Jeder Trumpkritiker sollte vorerst die State of the Union lesen und in sich gehen.Wo ist einer unserer Laatschi, der mir in seiner Rede sagt, dass a) der Eigenmietwert verschwindet, b) die provisorische Bundessteuer beendet wird, c) alle 100'000 Asylanten ausgeschafft werden, d)sofort gründliche Grenzkontrollen wieder stattfinden, e) 1 Mio Ausländer ausgewiesen wird (damit wir Schweizer wieder ungetrübt atmen, Auto fahren oder Bahn fahren können), f) dass sich die Spitäler leeren von Ausländern, g) die 80% Ausländer in den Gefängnissen ihren Staaten zugeschickt werden?
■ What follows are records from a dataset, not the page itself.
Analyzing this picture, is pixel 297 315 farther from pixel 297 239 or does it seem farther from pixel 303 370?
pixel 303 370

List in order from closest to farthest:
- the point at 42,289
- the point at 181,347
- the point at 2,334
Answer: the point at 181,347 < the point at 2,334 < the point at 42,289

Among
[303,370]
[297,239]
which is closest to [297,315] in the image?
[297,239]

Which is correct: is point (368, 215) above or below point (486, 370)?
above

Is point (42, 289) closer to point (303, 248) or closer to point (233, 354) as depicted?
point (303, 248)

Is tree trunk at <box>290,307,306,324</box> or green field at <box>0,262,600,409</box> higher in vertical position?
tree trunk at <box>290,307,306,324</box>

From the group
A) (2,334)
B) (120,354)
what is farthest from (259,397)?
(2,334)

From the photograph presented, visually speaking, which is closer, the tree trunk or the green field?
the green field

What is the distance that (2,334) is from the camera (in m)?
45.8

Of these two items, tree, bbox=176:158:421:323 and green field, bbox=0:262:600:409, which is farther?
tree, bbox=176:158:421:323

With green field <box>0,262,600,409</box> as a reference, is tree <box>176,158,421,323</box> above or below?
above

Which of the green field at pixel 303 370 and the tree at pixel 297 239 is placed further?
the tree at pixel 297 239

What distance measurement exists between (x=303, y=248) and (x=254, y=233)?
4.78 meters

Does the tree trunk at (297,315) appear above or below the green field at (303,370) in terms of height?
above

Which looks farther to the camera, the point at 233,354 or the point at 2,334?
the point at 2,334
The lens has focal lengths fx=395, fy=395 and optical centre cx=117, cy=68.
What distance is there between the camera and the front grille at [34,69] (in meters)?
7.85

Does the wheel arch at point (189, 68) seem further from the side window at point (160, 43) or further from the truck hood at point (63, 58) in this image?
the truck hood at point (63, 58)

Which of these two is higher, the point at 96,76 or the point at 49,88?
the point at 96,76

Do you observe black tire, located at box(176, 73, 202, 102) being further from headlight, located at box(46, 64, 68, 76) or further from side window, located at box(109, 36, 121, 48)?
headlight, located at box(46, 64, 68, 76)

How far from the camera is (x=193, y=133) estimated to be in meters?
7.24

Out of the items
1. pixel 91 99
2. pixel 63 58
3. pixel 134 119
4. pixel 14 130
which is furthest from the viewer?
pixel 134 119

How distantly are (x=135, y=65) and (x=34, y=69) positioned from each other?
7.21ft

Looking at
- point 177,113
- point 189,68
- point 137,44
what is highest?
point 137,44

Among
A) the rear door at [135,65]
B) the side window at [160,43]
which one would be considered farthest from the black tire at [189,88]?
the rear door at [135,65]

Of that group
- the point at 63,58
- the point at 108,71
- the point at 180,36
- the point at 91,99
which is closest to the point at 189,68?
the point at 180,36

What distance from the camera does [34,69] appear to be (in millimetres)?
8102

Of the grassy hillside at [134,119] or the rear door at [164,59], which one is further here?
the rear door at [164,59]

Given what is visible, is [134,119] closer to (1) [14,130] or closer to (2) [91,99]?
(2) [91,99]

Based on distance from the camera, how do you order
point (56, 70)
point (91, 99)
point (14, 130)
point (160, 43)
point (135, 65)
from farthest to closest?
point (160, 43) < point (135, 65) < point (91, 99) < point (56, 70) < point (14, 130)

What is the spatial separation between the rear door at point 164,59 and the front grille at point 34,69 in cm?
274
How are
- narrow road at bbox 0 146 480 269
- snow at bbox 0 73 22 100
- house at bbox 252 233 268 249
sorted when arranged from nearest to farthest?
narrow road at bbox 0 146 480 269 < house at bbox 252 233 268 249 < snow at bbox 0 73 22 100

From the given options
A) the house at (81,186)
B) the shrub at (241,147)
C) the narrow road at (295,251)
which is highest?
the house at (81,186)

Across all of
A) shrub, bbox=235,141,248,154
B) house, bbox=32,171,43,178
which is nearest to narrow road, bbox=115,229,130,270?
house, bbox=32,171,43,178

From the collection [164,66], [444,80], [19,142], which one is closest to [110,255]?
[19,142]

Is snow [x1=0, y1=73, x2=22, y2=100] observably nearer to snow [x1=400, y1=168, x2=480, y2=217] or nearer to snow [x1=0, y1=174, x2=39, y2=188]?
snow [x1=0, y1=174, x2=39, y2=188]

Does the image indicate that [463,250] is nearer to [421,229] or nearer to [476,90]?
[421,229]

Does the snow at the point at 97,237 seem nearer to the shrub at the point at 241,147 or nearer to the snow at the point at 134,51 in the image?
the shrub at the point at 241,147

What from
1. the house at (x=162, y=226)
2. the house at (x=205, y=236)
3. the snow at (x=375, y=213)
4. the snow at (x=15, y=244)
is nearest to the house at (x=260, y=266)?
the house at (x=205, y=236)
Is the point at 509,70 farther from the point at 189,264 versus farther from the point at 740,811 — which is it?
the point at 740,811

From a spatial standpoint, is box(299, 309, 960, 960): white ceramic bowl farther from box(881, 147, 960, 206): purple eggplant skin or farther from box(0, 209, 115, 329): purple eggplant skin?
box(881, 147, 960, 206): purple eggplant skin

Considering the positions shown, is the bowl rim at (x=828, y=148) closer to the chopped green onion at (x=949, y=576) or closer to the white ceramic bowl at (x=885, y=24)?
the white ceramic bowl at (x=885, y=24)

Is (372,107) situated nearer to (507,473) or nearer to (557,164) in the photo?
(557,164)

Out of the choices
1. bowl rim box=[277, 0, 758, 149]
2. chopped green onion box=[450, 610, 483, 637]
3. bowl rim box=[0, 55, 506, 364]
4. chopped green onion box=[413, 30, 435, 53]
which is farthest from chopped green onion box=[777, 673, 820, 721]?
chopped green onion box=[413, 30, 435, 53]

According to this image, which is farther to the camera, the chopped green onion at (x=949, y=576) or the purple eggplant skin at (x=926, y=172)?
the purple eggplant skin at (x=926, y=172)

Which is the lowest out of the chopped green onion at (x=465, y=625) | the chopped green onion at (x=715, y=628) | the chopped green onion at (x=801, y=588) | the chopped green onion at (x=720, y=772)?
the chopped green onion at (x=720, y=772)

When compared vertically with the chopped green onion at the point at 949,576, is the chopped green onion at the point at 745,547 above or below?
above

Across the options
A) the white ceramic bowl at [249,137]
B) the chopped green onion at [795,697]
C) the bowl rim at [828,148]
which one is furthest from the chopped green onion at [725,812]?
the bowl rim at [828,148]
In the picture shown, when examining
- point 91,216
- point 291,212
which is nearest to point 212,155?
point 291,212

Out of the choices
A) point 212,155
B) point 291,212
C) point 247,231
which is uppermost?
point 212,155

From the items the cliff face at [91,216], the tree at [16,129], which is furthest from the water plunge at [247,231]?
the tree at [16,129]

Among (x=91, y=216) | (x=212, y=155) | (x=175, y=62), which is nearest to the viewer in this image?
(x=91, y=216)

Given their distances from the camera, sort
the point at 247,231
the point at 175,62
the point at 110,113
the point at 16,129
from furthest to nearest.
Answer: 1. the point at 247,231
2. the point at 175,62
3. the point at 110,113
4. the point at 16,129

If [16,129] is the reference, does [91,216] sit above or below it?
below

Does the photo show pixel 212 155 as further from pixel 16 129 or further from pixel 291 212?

NIRGENDS.SIE BETRÜGEN UNS!

Rainer Selk

03.02.2018|11:00 Uhr

Monique. Ich habe den Eindruck, Sie verpassen gerade 'die Party'. Schauen Sie bitte in die USA + was da wirklich abgeht. Wird hier leider kaum berichtet. Nein, Trump ist dabei, den sozialistischen EU Schottershit ad absurdum zu führen. Die Sache dreht sich. Shut-down hatten wir bereits unter Friedensnobellpreisbomber Obama. Trump hat das 'Erbe' seiner Vorgänger angetreten. Prallel schwurbelt die OECD + EU von neuen noch höheren Steuern + noch mehr Regulation. DIE Party hat fertig! Wo sie spielt, werden wir sehen, jedenfalls nicht in EU Mitteleuropa. Die Schweiz hat mehr als Arbeit!

Monique Schweizer

02.02.2018|00:48 Uhr

Trump kam als raffiniert getarnter Bittsteller nach Davos, der es sogar noch geschafft hat - dank der Machtfülle seines Amtes - gestandene CEO's von Weltkonzernen wie kleine Schulbuben ihre Investitionen und Pläne in Amiland aufzählen zu lassen. Nicht zu vergessen Trump kommt gerade aus einem Land mit Minishutdown, 20.5 Bio Schulden, die Petrodollars fliessen auch nicht mehr wie früher, die Chinesen sind ebenfalls verärgert!.Die Märkte vertrauen dem US$ & US Treasuries immer weniger, was tiefe FX Notierungen & steigende Yields zeigen.Die Party spielt woanders...nicht in Trumpland!